[[ Extract to read open ]]

On May 11, 2021, we entered into
Securities Purchase Agreements (the “Securities Purchase Agreements”) with eight (8) non-U.S. investors (the “Investors”),
pursuant to which we, in a private placement offering (the “Offering”), agreed to issue and sell to the Investors an aggregate
of: (i) 12,500,000 shares of our Common Stock at a price of $0.40 per share; and (ii) warrants (the “Warrants”) to purchase
12,500,000 of our Common Stock. The Warrants are exercisable immediately and for a term of 18 months and have an exercise price of $0.40
per share. The aggregate gross proceeds from the Offering were approximately $5,000,000 and the Offering closed on May 11, 2021. On April
5, 2022, we entered into an agreement with the Investors pursuant to which we extended the term of the Warrants, which now expire on November
11, 2023.
In view of our cash balance
following the above transactions, we anticipate that our cash balances will be sufficient to permit us to conduct our operations up to
the end of 2023. We may also satisfy its liquidity through the sale of its securities, either in public or private transactions.
If we are unable to obtain
sufficient amounts of additional capital, we may be required to reduce the scope of our planned development, which could harm our business,
financial condition and operating results. If we obtain additional funds by selling any of our equity securities or by issuing common
stock to pay current or future obligations, the percentage ownership of our stockholders will be reduced, stockholders may experience
additional dilution, or the equity securities may have rights preferences or privileges senior to the Common Stock. If adequate funds
are not available to us when needed on satisfactory terms, we may be required to cease operating or otherwise modify our business strategy.
Off-Balance Sheet Arrangements
As of March 31, 2022, we did
not have any off-balance sheet arrangements as defined in Item 303(a)(4) of Regulation S-K.

[[ Extract to read closed ]]
[[ Data shown open ]]

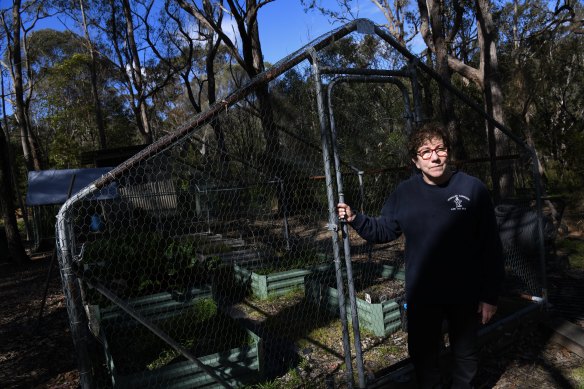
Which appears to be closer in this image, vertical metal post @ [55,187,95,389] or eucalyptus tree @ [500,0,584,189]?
vertical metal post @ [55,187,95,389]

[[ Data shown closed ]]

**Problem:**
Answer from the financing text:
1. How many investors signed the Securities Purchase Agreements?
2. When do the Warrants now expire?
3. Until when does the company expect its cash balances to be sufficient for its operations?
Draw only on the financing text when you respond.

**Answer section:**
1. Eight (8) non-U.S. investors.
2. November 11, 2023.
3. Up to the end of 2023.